First, clone the MozTrap repository.
Dependency source distribution tarballs are stored in a git submodule, so you either need to clone with the --recursive option, or after cloning, from the root of the clone, run:
git submodule init; git submodule update
If you want to run the latest and greatest code, the default master branch is what you want. If you want to run a stable release branch, switch to it now:
git checkout 18.104.22.168
Install the Python dependencies¶
If you want to run this project in a virtualenv to isolate it from other Python projects on your system, create the virtualenv and activate it. Then run bin/install-reqs to install the dependencies for this project into your Python environment.
On some linux flavors, you may need to run sudo apt-get install libmysqlclient-dev prior to bin/install-reqs.
A few of MozTrap’s dependencies include C code and must be compiled. These requirements are listed in requirements/compiled.txt. You can either compile them yourself (the default option) or use pre-compiled packages provided by your operating system vendor.
By default, bin/install-reqs installs all dependencies, including several that require compilation. This requires that you have a working compilation toolchain (apt-get install build-essential on Ubuntu, Xcode on OS X). It also requires the Python development headers (apt-get install python-dev on Ubuntu) and the MySQL client development headers (apt-get install libmysqlclient-dev on Ubuntu).
If you are lacking the Python development headers, you will get the error Python.h: No such file or directory. If you are lacking the MySQL client development files, you will get an error that mysql_config cannot be found.
Using operating system packages¶
If you prefer to use pre-compiled operating system vendor packages for the compiled dependencies, you can avoid the need for the compilation toolchain and header files. In that case, you need to install MySQLdb, py-bcrypt, and coverage (the latter only if you want test coverage data) via operating system packages (apt-get install python-mysqldb python-bcrypt python-coverage on Ubuntu).
If using a virtualenv, you need to ensure that it is created with access to the system packages. In virtualenv versions prior to 1.7 this was the default, in recent versions use the --system-site-packages flag when creating your virtualenv.

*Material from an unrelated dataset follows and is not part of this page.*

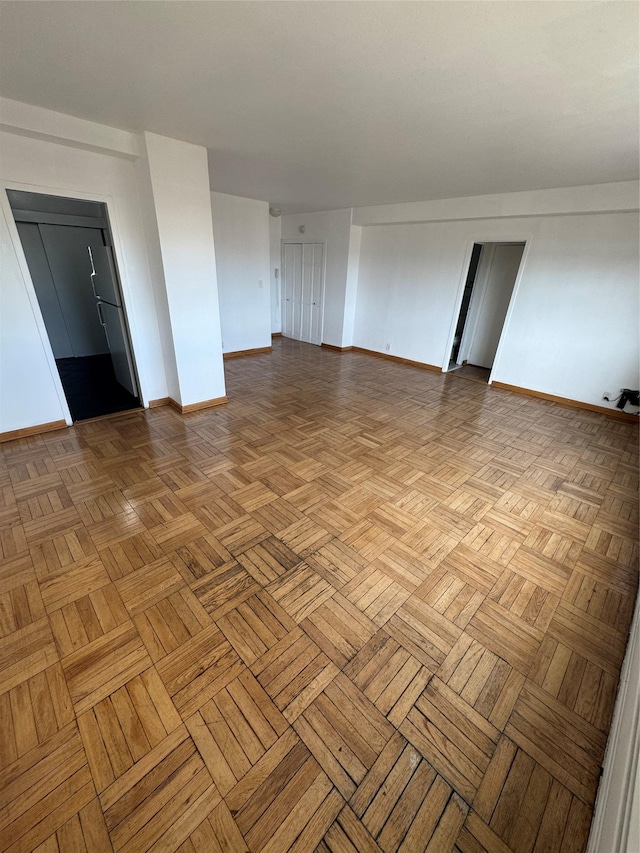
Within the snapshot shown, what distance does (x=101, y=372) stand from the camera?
4.94 metres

Once you have the compiled requirements installed, install the rest of the requirements using bin/install-reqs pure; this installs only the pure-Python requirements and doesn’t attempt to compile the compiled ones. Alternatively, you can skip bin/install-reqs entirely and use the provided Vendor library.
Create a database¶
You’ll need a MySQL database. If you have a local MySQL server and your user has rights to create databases on it, just run this command to create the database:
echo "CREATE DATABASE moztrap CHARACTER SET utf8" | mysql
(If you are sure that UTF-8 is the default character set for your MySQL server, you can just run mysqladmin create moztrap instead).
If you get an error here, your shell user may not have permissions to create a MySQL database. In that case, you’ll need to append -u someuser to the end of that command, where someuser is a MySQL user who does have permission to create databases (in many cases -u root will work). If you have to use -u to create the database, then before going on to step 5 you’ll also need to create a moztrap/settings/local.py file (copy the sample provided at moztrap/settings/local.sample.py), and uncomment the DATABASES setting, changing the USER key to the same username you passed to -u.
Create the database tables¶
Run ./manage.py syncdb --migrate to install the database tables.
Create the default user roles¶
This step is not necessary; you can create your own user roles with whatever sets of permissions you like. But to create a default set of user roles and permissions, run ./manage.py create_default_roles.
Run the development server¶
Run ./manage.py runserver to run the local development server. This server is a development convenience; it’s inefficient and probably insecure and should not be used in production.